第一話:水槽預かってくんない?

ノースダコタの怪しいアパートに住んでいた頃の話。

そのアパートは古い一軒家を改造してアパートにした建物で、
一階部分はK-40が住んでた1ベッドルームのアパートといつも空家のスタジオアパート。
地下は1ベッドルームアパートになっていて、2階は2ベッドルームのアパートになっていた。

このアパート、大家がとてもひどい奴で、住人は長続きせず、みんなすぐに出て行った。
かくいうK-40も、契約の1年が過ぎると同時にすぐ脱出したくちである。
後日談によると、とうとう我慢できなくなった住人のひとりが訴訟にもちこんだらしい。

閑話休題

当時の2階の住人はパーティ好きの若いオネーチャンで、よく2階に呼ばれてはみんなで飲んでいた。
地下に住んでた若い学生の男の子はおとなしいタイプで、滅多に見かけることもなかった。
隣のスタジオに住んでたはずの男はいつも彼女の家に行ってて不在。

みんな大家が嫌いで、みんな残り1ヶ月ぐらいで出て行くことが決まってた2003年の5月頃。
ある日、上のオネーチャンがやって来た。

明日引越しなんだけど、ちょっと手伝ってくんない?

特に用事も無かった俺は、気軽に引き受けた。
で、次の日。
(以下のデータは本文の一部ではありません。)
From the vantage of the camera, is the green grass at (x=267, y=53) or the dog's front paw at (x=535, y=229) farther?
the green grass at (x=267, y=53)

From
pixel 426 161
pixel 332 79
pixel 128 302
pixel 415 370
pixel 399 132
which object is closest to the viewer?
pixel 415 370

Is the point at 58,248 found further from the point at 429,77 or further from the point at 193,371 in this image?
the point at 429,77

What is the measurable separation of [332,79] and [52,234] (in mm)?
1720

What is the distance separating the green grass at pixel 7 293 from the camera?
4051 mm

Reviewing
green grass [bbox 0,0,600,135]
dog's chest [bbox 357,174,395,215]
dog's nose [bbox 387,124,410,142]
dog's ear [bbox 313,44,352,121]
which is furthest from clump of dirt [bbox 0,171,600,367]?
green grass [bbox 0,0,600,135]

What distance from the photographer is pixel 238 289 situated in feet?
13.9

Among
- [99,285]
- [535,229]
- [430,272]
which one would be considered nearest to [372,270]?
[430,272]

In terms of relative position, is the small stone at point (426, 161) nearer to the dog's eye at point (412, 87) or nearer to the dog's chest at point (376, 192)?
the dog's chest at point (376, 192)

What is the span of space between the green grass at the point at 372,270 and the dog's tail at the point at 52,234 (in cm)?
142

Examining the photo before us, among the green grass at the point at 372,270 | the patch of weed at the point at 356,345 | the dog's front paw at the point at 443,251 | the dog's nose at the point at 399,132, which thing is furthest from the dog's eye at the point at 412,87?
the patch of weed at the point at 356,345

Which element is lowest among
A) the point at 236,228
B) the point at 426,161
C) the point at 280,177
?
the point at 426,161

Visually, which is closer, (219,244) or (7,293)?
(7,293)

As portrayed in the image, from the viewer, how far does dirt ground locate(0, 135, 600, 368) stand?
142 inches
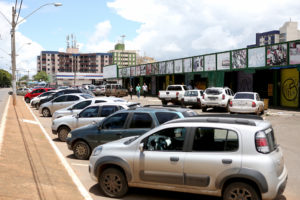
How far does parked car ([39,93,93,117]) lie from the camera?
21500mm

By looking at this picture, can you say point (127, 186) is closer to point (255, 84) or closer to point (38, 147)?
point (38, 147)

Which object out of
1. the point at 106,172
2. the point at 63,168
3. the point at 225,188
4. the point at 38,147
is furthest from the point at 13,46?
the point at 225,188

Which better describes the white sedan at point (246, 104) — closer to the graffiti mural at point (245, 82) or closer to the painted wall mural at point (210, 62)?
the graffiti mural at point (245, 82)

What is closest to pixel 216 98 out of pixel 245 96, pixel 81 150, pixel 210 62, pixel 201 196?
pixel 245 96

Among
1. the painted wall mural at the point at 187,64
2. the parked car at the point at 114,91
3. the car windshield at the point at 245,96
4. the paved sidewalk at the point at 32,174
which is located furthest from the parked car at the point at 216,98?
the parked car at the point at 114,91

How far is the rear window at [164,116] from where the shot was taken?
8438 millimetres

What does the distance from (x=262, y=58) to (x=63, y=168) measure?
23.1m

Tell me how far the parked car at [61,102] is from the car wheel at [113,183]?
50.4 ft

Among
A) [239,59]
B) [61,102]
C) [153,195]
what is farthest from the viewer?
[239,59]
2階から表に止った引越しトラックへ荷物を運ぶ手伝いを。
ほぼ全部運び終わって、後は細かいものをまとめる程度になった頃、

あぁ〜、しまった!

いきなり頭を抱え込んでパニック状態になったオネーチャン。
理由を聞くと、水槽を運ぶ手段がないらしい。トラックには載せられず、手で運べる距離でもない。
そのままアタフタしていたオネーチャン、何を思ったか突然俺に向かって聞いた。

水槽預かってくんない?

「とりあえず、部屋を空っぽにするために今日だけ預かってくれない?明日取りにくるから。」
どうせ部屋にはありあまるほどスペースがあったし、特に断る理由もないし、
どうせ2〜3日のことだろうと、気軽に引き受けてしまった俺。

小さな10ガロン水槽には金魚が数匹。殺風景だった部屋に華が咲いた。
次の日。オネーチャンからの連絡は無く、金魚達はまたうちのリビングで夜を明けた。
一週間が過ぎた頃、さすがに俺もおかしいと思い始めたんで、エサを買いに行った。
それから1ヶ月が過ぎた後もオネーチャンからは何の連絡もなく、
俺自身が引越しする日が来てしまった。
水槽を捨てるわけにもいかないから、金魚も一緒にお引越し。

こうして、元の買主に見捨てられた哀れな金魚達はK-40家の家族となった。